【第2話】医薬品品質保証こぼれ話 ~旅のエピソードに寄せて~

執筆者の連載をまとめた書籍を発刊「医薬品品質保証のこぼれ話

 

原薬の安定確保と“性状”の評価


現在の医薬品不足は医療費抑制を目的とした後発医薬品の過度な使用促進策など、医療・厚生の行政施策を含む様々な要因が絡む構造的な問題に起因すると考えられますが、“原薬の安定確保”を障害する諸問題も無視できません。先般、東京ビッグサイトで開催された“CPHI-2024”の初日(4月17日)には、この“原薬の安定確保”を目的としたパネルディスカッション「ジェネリック医薬品原薬の品質・安定供給確保の維持継続に向けて」が行われました。

この中で、海外原薬の調達が円滑に進まなくなってきている理由の一つとして、外国の原薬メーカーから見ると、日本の製薬企業の“原薬の品質”への要求が他国に比べ厳し過ぎ、このことがビジネスに影響し、海外原薬の円滑な輸入の障害になっているとの意見がありました。このことを会場からコメントされた方は、日本薬局方(JP)などの公定規格に上乗せされたこの厳しすぎる要件を“規格外の規格”と表現し、その代表例として“性状”をとり上げ、外観検査で色が少し違っただけでも不適として受け入れない日本企業の現状を指摘されました。この見解に対して会場やパネラーから共感を示す声も聞かれましたが、性状の変化や差異を原薬の品質評価から外せるかと言えば、一概にそうとは言えず、慎重に対応する必要があるのではないかと思われます。

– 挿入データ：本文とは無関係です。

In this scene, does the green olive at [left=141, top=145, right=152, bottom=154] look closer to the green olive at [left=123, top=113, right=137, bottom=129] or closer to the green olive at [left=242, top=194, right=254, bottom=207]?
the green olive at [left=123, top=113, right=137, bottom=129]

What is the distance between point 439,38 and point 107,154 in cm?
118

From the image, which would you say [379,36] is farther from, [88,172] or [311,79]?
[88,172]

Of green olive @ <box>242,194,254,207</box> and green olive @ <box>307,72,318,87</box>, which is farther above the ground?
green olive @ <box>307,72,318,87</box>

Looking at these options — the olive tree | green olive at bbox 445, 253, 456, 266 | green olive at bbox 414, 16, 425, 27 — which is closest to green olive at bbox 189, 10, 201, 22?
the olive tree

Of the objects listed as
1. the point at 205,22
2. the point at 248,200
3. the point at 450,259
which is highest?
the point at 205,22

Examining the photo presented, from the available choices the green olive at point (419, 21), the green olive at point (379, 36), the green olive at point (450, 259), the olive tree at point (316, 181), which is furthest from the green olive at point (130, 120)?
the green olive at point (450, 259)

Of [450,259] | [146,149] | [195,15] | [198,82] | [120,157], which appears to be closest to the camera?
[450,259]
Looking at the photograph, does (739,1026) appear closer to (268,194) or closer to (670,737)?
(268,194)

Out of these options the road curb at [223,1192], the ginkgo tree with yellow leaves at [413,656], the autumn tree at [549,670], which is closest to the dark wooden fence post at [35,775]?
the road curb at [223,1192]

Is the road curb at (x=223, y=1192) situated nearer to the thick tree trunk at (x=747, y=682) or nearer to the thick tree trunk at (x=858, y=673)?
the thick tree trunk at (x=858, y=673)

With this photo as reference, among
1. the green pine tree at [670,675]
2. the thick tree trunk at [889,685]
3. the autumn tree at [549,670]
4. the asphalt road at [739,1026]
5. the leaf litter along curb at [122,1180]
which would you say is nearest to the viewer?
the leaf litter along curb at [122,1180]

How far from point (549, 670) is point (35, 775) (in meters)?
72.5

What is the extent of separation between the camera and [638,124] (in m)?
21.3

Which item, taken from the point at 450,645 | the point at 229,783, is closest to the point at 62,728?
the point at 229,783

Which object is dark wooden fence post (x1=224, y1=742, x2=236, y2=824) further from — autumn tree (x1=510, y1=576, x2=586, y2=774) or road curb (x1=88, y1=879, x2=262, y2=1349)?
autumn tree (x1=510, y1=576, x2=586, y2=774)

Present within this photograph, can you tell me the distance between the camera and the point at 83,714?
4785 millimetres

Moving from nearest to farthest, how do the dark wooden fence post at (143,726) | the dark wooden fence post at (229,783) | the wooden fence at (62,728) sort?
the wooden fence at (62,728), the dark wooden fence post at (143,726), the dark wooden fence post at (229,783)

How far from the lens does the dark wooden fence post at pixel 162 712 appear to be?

新規に原薬調達を検討する場合、使用する製剤への適性を視野に入れて品質評価を進める必要があることから、製造販売承認書に記載する“JP”等規格への適合を前提に、“製剤適性”(或いは“製剤化適性”)を確保するための粒度分布や溶解性など物性面に関して、上乗せ規格(規格外の規格)を設定することが場合によって必要となります。この“上乗せ規格”を原薬製造所に要求すると、当然、コストと納期への影響が出るので、そこは双方で慎重に議論し妥協点を見つける必要があるでしょう。

また、“性状”は原薬品質の評価判断基準の対象項目から外されていることもあり、受け入れ時の評価基準(規格)から除外するという考えもあるかと思いますが、性状の差異(変化)が品質に関係(影響)する場合も少なくなく、そこは慎重な対応が求められます。“性状の変化”から品質の劣化を察知することは医薬品の品質管理においては一般的であり、このことを踏まえると五感に頼る“性状”の評価は軽視できないでしょう。確かに、外国人から見て、“日本人の品質への評価(品質への要求水準)は厳し過ぎる”、かも知れませんが、見方を変えれば、このような五感による繊細な品質管理を日常的に実践していることにより、海外から一目置かれる“日本品質”が維持できているという考え方もできます。

“ビジネスと品質”、どちらも大事ですが、医薬品の品質確保は人命に直結することから、基本的にビジネスを優先するわけにはいかないでしょう。しかし同時に、必要以上の品質管理(過剰品質)にならないことへの留意も大切です。上記のCPHI会場においても、“100%はない”(品質保証において)というコメントがなされ、このことは“過剰品質”への警告とも受け取れますが、医薬品製造業者としては、品質管理の不備により製品回収を招き業務停止に至るようなことがあれば、医薬品不足を助長することになり元も子もありません。要点を押さえた、目的に適った、合理的かつ実効性のある品質管理が求められる所以です。